Hier finden die Konzerte statt: Auf der kleinen Waldbühne im Kannenfeldpark.

Bild: zVg / Archiv

Ernst Mutschler ist immer noch hörbar verärgert. Der Organisator hinter den «Summersprosse»-Konzerten im Kannenfeldpark musste sich in den vergangenen Tagen mit den baselstädtischen Behörden herumschlagen.

Zwei Stunden vor Beginn des ersten Abendkonzerts am 7. Juli hat er laut eigener Aussage davon erfahren, dass ihm die Behörden die Bewilligung für das vierte und letzte «Summersprosse»-Konzert am 18. August (ein weiteres findet am 1. August nachmittags statt) entzogen wurde - weil das Lärmkontingent ausgeschöpft sei.

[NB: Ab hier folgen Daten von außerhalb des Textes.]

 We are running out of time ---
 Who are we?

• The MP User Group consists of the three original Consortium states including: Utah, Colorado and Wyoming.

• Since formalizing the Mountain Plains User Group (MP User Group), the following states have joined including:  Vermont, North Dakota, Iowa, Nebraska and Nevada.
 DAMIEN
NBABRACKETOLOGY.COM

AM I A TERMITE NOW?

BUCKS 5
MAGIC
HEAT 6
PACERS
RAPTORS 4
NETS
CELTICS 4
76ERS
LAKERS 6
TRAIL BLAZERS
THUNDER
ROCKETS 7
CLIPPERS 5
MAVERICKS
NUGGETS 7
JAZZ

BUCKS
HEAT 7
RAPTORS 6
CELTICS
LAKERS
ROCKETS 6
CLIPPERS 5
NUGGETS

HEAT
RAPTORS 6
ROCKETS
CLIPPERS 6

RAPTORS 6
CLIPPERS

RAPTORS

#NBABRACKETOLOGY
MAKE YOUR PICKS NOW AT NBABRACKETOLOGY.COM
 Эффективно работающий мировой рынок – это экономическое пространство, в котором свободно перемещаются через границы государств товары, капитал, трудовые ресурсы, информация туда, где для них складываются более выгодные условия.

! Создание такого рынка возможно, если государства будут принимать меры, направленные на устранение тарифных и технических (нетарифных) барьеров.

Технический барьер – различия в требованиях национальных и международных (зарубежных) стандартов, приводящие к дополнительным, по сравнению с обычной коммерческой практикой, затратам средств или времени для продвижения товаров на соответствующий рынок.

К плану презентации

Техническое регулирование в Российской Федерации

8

Mutschler und seine Mitstreiter waren naturgemäss ausser sich

Sie liefen Sturm gegen den Entscheid und fanden mit den Behörden schliesslich einen Kompromiss: Die Konzerte können wie geplant alle auf der kleinen Waldbühne im Park stattfinden. Sie müssen aber um 21.30 Uhr statt um 22 Uhr fertig sein, damit das Lärmkontingent für diesen spezifischen Ort nicht überschritten wird. In der Pause der Konzerte liest Mutschler den Zuhörerinnen und Zuhörer jeweils vor, weshalb sie eine halbe Stunde weniger Musik geniessen können als geplant. «Dann wird jeweils gebuht und gepfiffen, wie wenn ein Schiedsrichter einen Fehlentscheid getroffen hat», meint Mutschler, nicht ohne Stolz. Er verstehe die ganze Angelegenheit nicht: Es habe ja auch noch nie eine Lärmklage von Anwohnerinnen und Anwohner gegeben.

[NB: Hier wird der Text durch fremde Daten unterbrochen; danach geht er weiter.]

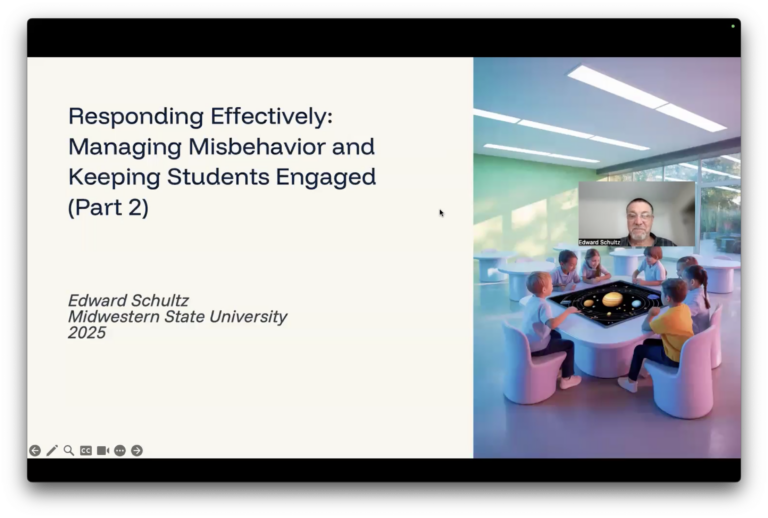 Responding Effectively: Managing Misbehavior and Keeping Students Engaged (Part 2)

Edward Schultz
Midwestern State University
2025

Edward Schultz

CC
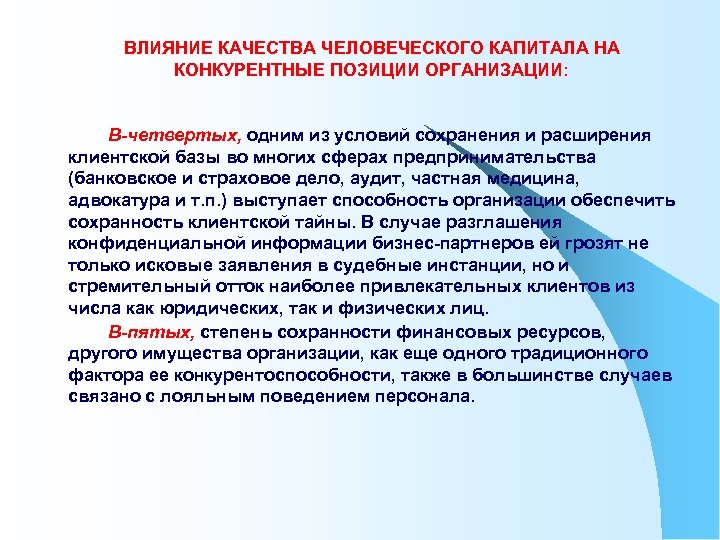 ВЛИЯНИЕ КАЧЕСТВА ЧЕЛОВЕЧЕСКОГО КАПИТАЛА НА КОНКУРЕНТНЫЕ ПОЗИЦИИ ОРГАНИЗАЦИИ:

В-четвертых, одним из условий сохранения и расширения клиентской базы во многих сферах предпринимательства (банковское и страховое дело, аудит, частная медицина, адвокатура и т.п.) выступает способность организации обеспечить сохранность клиентской тайны. В случае разглашения конфиденциальной информации бизнес-партнеров ей грозят не только исковые заявления в судебные инстанции, но и стремительный отток наиболее привлекательных клиентов из числа как юридических, так и физических лиц.

В-пятых, степень сохранности финансовых ресурсов, другого имущества организации, как еще одного традиционного фактора ее конкурентоспособности, также в большинстве случаев связано с лояльным поведением персонала.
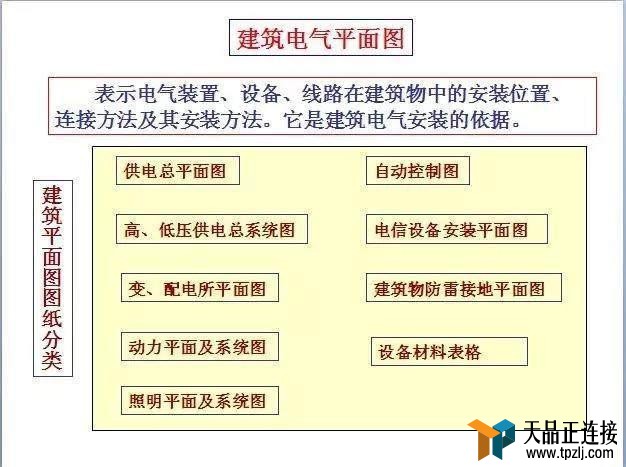 建筑电气平面图

表示电气装置、设备、线路在建筑物中的安装位置、连接方法及其安装方法。它是建筑电气安装的依据。

建筑平面图图纸分类

供电总平面图

高、低压供电总系统图

变、配电所平面图

动力平面及系统图

照明平面及系统图

自动控制图

电信设备安装平面图

建筑物防雷接地平面图

设备材料表格

天品正连接
www.tpzlj.com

Matthias Nabholz, Leiter des zuständigen Amts für Umwelt und Energie (AUE) rechtfertigt das Vorgehen der Behörden: «Erst dank solcher Lärmkontingente können an einem solchen Ort überhaupt Jazz- und Rockkonzerte stattfinden», sagt er gegenüber der bz. «Das wäre in keiner anderen Stadt in der Schweiz möglich.» Dass an anderen Orten in der Stadt Basel an mehr Abenden und länger gespielt werden darf, hänge mit der entsprechenden Lärmempfindlichkeitsstufe zusammen. Und der Kannenfeldpark liege nun mal in einem Wohngebiet. In den vergangenen Jahren seien immer lediglich drei «Summersprosse»-Konzerte ausgetragen worden, da das Kontingent genau dafür ausgereicht hat.